Изменить стиль страницы

И опять всплыл человек с серыми губами. Не мог его вспомнить, и это раздражало. «Да ну его к черту! Нашел о ком думать! Дел по горло».

Вадим проглядывал листок за листком, особо останавливался на важных событиях. И основополагающее из них — обращение «К гражданам России!». Читано многажды.

— Здравствуйте, дорогой Владимир Ильич! Здравствуйте во имя родины! — обратился он к небольшому портрету Ленина, стоявшему на столе.

Ленин. Владимир Ильич. Прищур умнейших, пронзительно-внимательных глаз…

Надо подвести итоги минувших дней. Все недосуг, все некогда, абы как. Спасибо, урвал вечер: можно суммировать главное.

«Апрель был наполнен событиями огромной взрывной силы. С запада России во Владивосток проследовали эшелоны чехословаков — едут якобы на французский фронт, воевать с германцами, а на наших станциях ведут себя возмутительно, издеваются над населением, провоцируют скандалы. По донесениям похоже, что неугомонные „державы Согласия“ явно на что-то подбивают чехословаков.

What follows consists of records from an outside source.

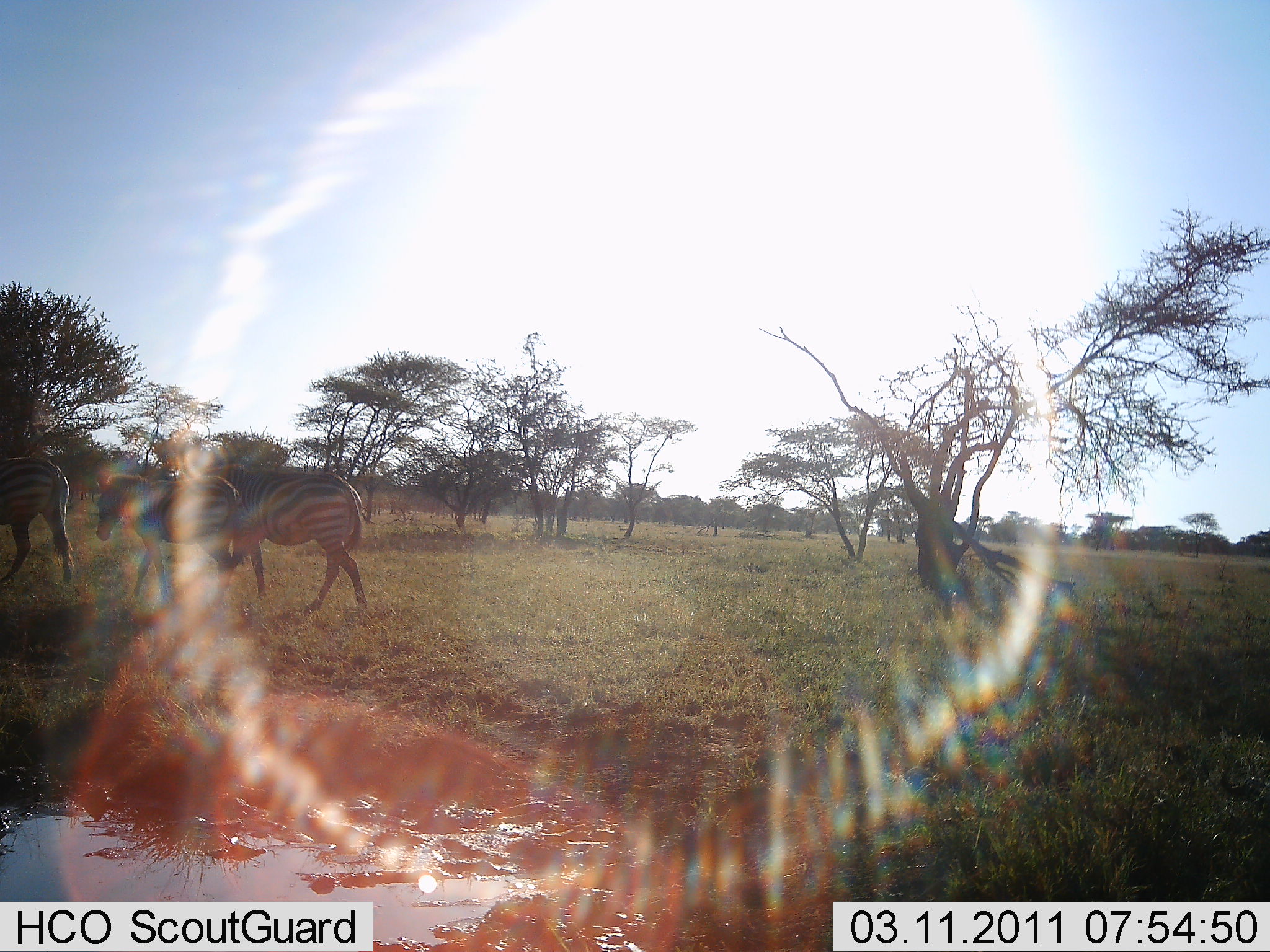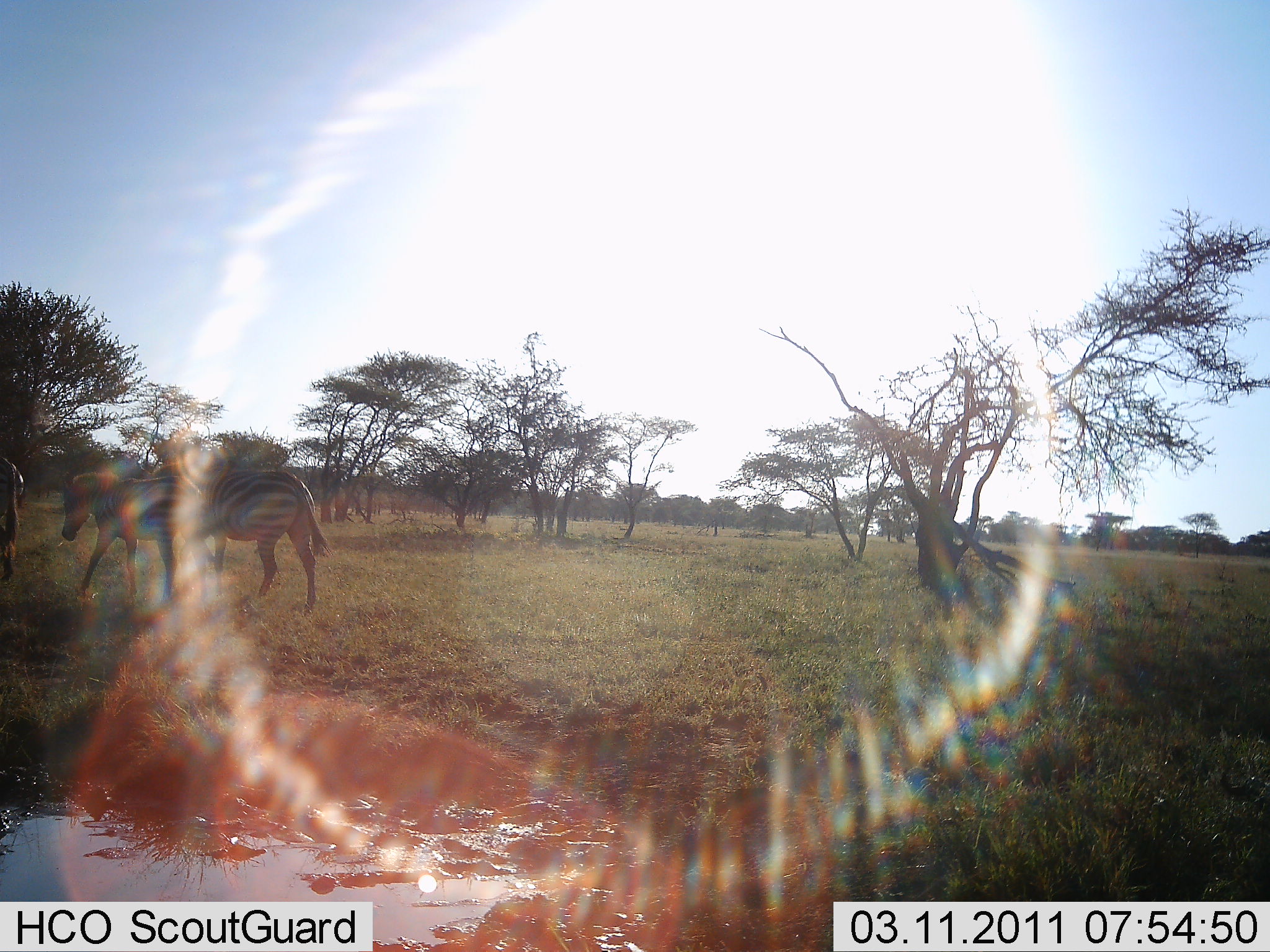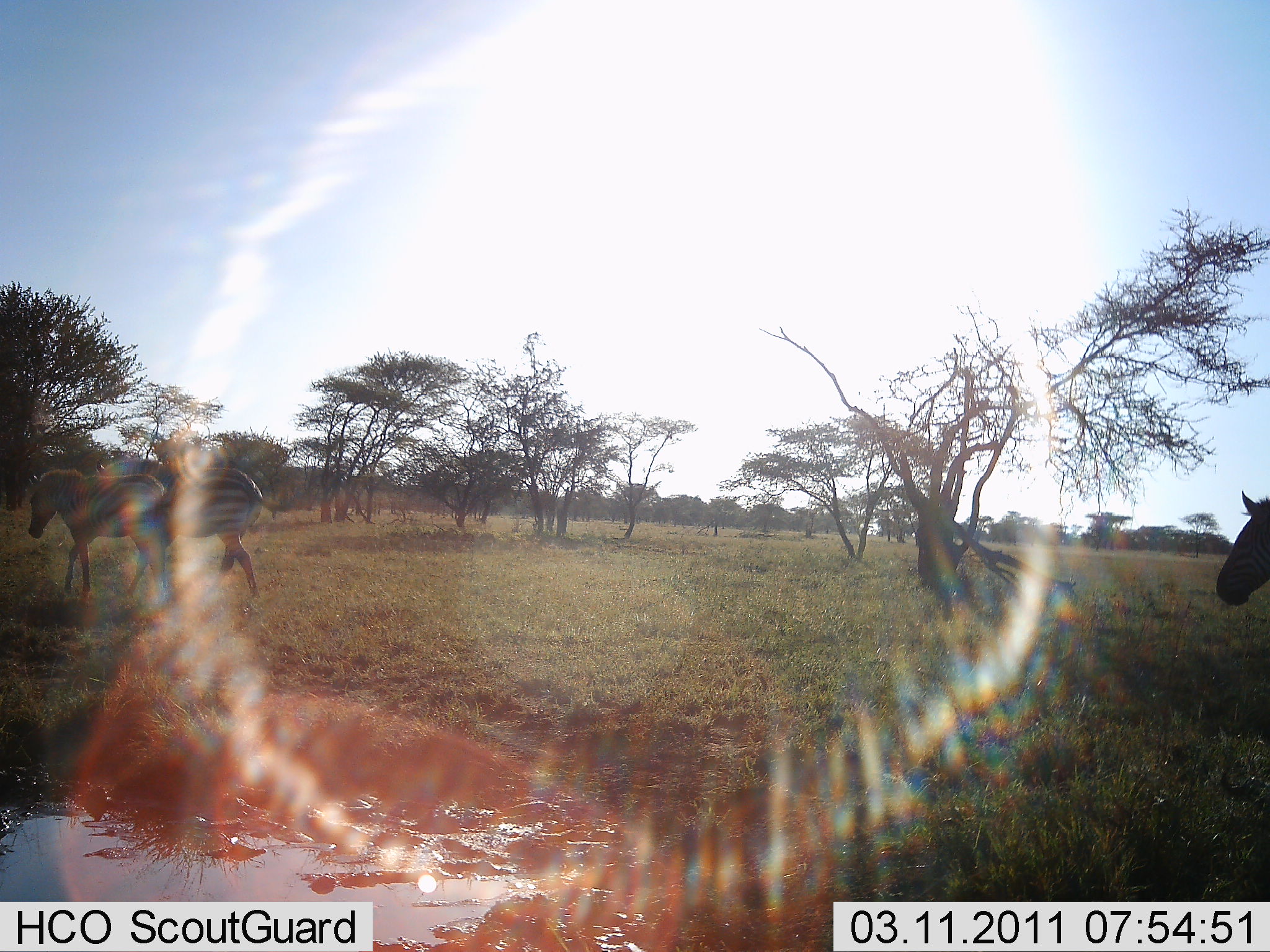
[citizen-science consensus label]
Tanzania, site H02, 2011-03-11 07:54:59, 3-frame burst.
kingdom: Animalia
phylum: Chordata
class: Mammalia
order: Perissodactyla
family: Equidae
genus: Equus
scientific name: Equus quagga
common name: plains zebra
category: zebra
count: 4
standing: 0%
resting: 0%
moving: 100%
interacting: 0%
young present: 0%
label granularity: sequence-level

Заграничные хозяева не зря вновь пригрели казачьего есаула Семенова! От ударов красных войск он удрал в Маньчжурию. Дяди-доброхоты снабдили его оружием, обмундированием, деньгами, привлекли в помощь искавших легкой наживы и карьеры молодых офицеров-авантюристов, сынков буржуазии, битых белых офицеров, хунхузов, японцев и в апреле вторично (!) отправили в наступление против Советов. Презренные наймиты! Народ вздернет вас на осину, палачи и предатели!..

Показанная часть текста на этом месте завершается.